(Scene question lines)
##########

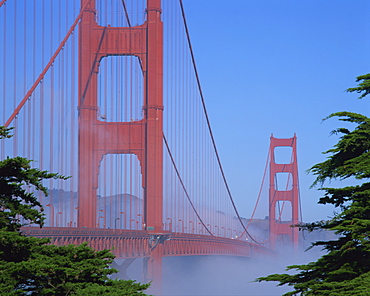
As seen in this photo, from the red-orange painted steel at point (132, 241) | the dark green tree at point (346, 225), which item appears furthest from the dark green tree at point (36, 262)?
the red-orange painted steel at point (132, 241)

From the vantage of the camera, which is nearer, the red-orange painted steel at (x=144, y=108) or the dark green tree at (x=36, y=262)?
the dark green tree at (x=36, y=262)

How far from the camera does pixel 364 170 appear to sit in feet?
29.9

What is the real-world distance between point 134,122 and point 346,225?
31108 mm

##########

▶ _EXERCISE_: Render the lines as a Markdown table with the columns Row and Line. Begin at the line that contains "What is the", continue through the last line, and leave out blank lines.

▶ _OUTPUT BELOW_:
| Row | Line |
|---|---|
| 1 | What is the real-world distance between point 134,122 and point 346,225? |
| 2 | 31108 mm |